-- Start of MATERIAL PROVIDED --

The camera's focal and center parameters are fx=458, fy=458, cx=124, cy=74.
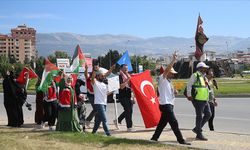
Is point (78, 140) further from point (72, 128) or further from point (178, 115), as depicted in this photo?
point (178, 115)

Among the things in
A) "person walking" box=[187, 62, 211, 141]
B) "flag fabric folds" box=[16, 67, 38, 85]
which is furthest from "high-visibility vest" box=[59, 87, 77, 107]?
"person walking" box=[187, 62, 211, 141]

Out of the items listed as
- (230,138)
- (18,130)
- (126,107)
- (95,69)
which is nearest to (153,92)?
(126,107)

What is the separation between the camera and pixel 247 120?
14492 millimetres

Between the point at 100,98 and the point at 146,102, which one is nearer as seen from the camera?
the point at 100,98

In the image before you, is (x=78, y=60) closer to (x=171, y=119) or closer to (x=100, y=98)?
(x=100, y=98)

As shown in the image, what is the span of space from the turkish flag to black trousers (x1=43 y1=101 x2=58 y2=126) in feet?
7.58

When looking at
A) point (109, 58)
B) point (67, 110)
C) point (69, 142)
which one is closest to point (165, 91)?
point (69, 142)

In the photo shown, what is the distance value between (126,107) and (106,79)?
3.38 ft

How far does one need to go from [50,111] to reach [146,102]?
2.64 metres

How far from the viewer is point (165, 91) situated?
9398 mm

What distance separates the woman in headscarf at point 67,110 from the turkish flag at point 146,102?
5.37ft

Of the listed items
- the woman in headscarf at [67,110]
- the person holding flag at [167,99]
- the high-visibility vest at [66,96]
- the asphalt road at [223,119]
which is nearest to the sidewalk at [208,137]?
the person holding flag at [167,99]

-- End of MATERIAL PROVIDED --

▸ **TASK STATEMENT**:
From the records given above, reproduce all text exactly and exclude each picture.

▸ **SOLUTION**:
The camera's focal and center parameters are fx=458, fy=458, cx=124, cy=74.
Is point (78, 140) further from point (72, 128) or further from point (178, 115), as depicted in this photo?
point (178, 115)

Among the things in
A) "person walking" box=[187, 62, 211, 141]
B) "flag fabric folds" box=[16, 67, 38, 85]
which is furthest from "high-visibility vest" box=[59, 87, 77, 107]?
"person walking" box=[187, 62, 211, 141]

Out of the items listed as
- (230,138)
- (18,130)
- (126,107)
- (95,69)
which is nearest to (153,92)?
(126,107)

What is the separation between the camera and pixel 247 120?
14492 millimetres

Between the point at 100,98 and the point at 146,102, which one is nearer as seen from the camera?
the point at 100,98

In the image before you, is (x=78, y=60) closer to (x=171, y=119) or closer to (x=100, y=98)?
(x=100, y=98)

As shown in the image, what is the span of space from the turkish flag to black trousers (x1=43 y1=101 x2=58 y2=126) in feet?
7.58

When looking at
A) point (109, 58)
B) point (67, 110)
C) point (69, 142)
which one is closest to point (165, 91)?
point (69, 142)

In the photo shown, what is the distance value between (126,107) and (106,79)?
3.38 ft

How far does one need to go from [50,111] to reach [146,102]?
2.64 metres

How far from the viewer is point (165, 91) situated?
9398 mm

What distance separates the woman in headscarf at point 67,110 from the turkish flag at point 146,102?
5.37ft

Of the listed items
- the woman in headscarf at [67,110]
- the person holding flag at [167,99]
- the high-visibility vest at [66,96]
- the asphalt road at [223,119]
which is nearest to the sidewalk at [208,137]?
the person holding flag at [167,99]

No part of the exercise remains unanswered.